Don Diego, en el centro de la explanada, ajustó su adarga al pecho y el acicate a punto.

Entre el público había diversidad de pareceres, el desorden crecía y el sultán daba muestras de estar encolerizado. Abu-l-Hasan ordenó a un alguacil poner orden. Pronto saltó al campo un heraldo tocando una trompeta, con lo que consiguió acallar el griterío.
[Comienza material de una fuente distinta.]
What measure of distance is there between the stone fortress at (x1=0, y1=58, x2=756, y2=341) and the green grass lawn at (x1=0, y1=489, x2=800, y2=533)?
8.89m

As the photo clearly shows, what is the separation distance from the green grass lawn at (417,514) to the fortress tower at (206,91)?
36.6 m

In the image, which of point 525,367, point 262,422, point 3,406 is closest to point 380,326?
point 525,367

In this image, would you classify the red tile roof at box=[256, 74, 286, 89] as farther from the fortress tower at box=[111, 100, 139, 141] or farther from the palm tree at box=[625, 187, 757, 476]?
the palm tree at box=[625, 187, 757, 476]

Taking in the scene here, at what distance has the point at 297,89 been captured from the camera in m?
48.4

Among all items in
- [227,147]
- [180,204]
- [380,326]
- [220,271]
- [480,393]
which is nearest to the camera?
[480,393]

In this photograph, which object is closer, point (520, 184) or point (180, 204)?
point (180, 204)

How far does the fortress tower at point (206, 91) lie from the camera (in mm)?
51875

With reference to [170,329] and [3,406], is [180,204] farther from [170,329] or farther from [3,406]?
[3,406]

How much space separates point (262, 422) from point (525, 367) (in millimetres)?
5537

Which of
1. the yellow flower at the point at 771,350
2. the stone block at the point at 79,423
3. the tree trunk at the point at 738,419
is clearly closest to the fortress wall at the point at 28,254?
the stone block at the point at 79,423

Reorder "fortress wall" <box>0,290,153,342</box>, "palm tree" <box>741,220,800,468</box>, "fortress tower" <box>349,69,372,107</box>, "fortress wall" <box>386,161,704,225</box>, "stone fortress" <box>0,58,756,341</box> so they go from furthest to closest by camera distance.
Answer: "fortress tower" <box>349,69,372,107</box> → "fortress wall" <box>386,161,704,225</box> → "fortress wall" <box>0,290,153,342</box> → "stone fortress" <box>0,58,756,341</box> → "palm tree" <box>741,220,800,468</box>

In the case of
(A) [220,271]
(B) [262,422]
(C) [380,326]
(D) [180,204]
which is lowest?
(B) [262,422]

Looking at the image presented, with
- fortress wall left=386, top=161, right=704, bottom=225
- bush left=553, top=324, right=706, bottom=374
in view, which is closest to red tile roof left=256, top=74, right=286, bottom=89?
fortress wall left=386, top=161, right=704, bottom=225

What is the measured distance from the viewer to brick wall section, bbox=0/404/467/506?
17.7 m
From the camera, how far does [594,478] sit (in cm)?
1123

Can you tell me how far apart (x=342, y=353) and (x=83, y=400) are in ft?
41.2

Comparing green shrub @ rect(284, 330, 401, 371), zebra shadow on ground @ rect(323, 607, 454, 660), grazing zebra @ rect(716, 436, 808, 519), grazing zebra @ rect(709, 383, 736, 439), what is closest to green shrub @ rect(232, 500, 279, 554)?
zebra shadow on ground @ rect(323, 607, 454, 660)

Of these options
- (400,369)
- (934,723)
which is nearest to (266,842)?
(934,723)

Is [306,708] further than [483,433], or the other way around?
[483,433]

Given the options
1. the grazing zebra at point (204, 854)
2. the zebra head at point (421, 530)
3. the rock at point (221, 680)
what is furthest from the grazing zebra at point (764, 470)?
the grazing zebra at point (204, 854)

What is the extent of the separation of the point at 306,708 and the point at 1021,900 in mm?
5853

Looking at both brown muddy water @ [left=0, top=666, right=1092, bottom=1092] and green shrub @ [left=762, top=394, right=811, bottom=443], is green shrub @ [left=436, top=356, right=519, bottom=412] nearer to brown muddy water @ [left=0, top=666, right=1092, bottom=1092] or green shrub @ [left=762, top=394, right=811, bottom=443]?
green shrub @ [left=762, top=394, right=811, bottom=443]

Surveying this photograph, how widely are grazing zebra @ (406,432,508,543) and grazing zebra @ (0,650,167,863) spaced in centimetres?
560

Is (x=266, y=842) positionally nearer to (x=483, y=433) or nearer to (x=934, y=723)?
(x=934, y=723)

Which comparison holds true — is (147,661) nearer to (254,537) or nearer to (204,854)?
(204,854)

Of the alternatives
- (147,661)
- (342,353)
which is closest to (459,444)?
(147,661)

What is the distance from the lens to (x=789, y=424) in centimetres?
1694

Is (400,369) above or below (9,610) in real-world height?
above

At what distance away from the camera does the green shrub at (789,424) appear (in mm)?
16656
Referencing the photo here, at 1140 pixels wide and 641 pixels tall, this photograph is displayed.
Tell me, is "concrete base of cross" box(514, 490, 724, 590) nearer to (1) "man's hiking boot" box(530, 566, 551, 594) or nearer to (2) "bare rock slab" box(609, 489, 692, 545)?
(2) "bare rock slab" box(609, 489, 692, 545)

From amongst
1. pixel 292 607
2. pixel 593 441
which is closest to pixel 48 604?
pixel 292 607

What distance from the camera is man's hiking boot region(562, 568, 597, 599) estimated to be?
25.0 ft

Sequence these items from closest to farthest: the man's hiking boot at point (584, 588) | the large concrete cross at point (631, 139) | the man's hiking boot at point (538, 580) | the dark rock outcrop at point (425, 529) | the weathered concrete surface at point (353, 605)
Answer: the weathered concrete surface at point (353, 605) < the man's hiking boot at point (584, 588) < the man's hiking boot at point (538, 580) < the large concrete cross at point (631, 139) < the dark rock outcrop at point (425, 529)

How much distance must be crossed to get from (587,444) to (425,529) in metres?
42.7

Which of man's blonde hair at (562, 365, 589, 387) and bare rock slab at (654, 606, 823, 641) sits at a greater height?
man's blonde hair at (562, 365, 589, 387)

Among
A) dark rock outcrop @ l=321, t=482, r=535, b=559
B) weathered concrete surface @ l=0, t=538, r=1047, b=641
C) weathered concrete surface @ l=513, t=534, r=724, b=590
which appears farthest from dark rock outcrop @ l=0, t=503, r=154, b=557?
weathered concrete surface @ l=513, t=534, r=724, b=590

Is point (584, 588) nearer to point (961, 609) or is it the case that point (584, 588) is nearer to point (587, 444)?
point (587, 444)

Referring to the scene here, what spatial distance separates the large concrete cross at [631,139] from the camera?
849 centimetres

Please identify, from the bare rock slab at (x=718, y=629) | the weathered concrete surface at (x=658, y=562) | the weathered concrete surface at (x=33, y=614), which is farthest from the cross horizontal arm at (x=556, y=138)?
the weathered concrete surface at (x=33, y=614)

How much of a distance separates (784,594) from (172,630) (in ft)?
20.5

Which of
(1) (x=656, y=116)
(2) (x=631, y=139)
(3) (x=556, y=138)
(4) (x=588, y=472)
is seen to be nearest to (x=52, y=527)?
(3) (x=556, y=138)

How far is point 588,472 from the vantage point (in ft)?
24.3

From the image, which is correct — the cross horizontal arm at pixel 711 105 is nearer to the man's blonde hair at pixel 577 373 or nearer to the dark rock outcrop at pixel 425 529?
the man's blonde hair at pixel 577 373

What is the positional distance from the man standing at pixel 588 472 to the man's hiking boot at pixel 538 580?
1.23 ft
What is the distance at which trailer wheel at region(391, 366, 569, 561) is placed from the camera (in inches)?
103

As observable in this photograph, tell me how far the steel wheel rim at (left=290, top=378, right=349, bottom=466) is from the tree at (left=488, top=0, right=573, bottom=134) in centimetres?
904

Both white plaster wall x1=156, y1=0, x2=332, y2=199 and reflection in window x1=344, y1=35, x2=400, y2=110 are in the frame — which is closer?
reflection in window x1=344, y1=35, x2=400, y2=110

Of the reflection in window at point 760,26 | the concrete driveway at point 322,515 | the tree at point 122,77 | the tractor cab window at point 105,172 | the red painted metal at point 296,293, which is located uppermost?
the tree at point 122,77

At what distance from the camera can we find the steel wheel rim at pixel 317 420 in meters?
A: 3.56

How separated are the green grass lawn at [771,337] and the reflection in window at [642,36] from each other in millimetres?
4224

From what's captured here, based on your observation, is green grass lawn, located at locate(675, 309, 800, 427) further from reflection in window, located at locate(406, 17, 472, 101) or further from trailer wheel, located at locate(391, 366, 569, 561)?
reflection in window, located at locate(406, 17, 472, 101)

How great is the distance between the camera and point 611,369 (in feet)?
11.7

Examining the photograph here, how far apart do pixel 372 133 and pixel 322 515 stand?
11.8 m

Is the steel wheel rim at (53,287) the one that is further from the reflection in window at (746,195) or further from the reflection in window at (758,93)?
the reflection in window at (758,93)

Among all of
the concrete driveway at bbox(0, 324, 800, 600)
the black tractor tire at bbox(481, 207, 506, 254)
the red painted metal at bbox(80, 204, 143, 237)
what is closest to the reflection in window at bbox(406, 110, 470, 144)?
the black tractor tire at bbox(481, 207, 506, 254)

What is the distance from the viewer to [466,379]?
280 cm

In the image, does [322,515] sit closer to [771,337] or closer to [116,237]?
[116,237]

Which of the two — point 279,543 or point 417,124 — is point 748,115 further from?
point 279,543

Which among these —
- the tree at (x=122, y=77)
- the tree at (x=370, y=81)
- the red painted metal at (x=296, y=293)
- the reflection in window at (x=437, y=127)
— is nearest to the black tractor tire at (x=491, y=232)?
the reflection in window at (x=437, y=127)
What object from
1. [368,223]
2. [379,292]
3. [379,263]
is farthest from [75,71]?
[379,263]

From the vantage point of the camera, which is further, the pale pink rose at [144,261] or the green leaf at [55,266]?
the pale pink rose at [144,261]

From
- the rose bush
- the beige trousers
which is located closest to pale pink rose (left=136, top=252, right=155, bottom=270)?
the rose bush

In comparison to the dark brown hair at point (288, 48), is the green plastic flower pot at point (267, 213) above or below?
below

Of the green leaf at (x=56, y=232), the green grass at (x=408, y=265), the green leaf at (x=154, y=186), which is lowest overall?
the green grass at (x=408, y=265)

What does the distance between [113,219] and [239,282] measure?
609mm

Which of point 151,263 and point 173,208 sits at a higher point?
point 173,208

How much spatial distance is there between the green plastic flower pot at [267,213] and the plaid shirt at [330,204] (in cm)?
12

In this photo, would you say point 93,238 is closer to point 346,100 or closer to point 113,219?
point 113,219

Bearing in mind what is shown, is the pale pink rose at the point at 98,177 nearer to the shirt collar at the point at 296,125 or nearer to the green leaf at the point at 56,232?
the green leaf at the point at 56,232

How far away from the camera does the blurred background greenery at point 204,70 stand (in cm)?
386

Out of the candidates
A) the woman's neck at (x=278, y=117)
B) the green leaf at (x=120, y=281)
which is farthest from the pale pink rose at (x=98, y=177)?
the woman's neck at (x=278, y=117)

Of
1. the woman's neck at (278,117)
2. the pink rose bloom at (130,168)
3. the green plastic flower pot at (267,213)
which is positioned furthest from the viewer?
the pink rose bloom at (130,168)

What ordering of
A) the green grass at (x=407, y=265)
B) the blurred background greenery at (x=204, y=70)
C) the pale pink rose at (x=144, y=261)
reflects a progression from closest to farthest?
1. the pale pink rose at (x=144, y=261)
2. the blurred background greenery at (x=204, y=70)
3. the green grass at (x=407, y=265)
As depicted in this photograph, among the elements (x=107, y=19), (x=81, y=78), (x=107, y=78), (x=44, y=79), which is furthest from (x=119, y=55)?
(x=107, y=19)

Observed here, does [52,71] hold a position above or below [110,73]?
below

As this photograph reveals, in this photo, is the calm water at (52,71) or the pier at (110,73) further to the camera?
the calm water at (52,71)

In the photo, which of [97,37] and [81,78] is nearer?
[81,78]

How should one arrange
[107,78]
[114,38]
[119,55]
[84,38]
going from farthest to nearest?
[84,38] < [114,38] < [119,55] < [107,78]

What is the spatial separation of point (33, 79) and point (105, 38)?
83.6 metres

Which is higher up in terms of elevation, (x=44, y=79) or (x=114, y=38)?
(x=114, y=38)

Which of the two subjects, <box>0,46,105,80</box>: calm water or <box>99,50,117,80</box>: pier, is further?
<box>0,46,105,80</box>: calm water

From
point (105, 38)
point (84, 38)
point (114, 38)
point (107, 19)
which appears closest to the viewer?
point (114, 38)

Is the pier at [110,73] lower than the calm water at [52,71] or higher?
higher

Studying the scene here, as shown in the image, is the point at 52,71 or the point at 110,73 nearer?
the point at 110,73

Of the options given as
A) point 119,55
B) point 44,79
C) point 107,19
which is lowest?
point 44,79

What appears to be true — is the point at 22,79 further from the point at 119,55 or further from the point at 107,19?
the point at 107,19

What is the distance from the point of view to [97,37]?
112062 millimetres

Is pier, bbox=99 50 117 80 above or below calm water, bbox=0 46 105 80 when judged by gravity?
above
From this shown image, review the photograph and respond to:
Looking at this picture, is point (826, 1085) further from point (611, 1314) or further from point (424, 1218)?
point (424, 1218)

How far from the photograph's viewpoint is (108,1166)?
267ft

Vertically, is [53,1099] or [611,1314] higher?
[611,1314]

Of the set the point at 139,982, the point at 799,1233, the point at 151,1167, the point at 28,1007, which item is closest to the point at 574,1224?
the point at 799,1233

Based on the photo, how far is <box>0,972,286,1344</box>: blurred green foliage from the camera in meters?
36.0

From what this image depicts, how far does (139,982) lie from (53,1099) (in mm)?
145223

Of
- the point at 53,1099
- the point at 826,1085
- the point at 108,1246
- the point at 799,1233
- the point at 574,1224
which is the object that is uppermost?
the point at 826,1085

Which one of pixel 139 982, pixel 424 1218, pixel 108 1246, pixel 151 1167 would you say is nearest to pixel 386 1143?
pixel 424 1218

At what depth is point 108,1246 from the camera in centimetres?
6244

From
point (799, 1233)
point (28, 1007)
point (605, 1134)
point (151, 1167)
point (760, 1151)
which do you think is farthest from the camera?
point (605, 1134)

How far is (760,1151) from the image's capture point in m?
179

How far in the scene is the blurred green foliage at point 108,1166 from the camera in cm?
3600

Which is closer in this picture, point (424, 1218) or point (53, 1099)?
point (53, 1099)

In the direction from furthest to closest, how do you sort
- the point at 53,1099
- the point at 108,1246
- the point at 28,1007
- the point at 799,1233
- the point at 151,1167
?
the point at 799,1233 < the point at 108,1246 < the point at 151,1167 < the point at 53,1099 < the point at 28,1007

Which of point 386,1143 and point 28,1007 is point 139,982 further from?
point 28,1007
Restablecido el orden, el sultán mando ejecutar a espada a aquel majadero que había causado semejante tumulto, irrumpiendo sin permiso en un acto presidido por el emir e infringiendo las leyes de caballería.

Apenas el alguacil terminó de publicar el atroz decreto, don Diego desmontó de su caballo, se acercó al estrado donde se encontraba el sultán, hincó una rodilla en tierra y suplicó al emir el perdón del joven caballero. El sultán no pudo por menos que aplacar su ira y otorgar la merced que le imploraba su noble huésped. Dado por terminado el duelo, el escribano Mansur extendió diligencia del acto y puso el proceso en manos de los jueces, quienes pronunciaron sentencia, declarando, según derecho de armas, vencedor a don Diego Fernández de Córdoba y vencido a don Alonso de Aguilar.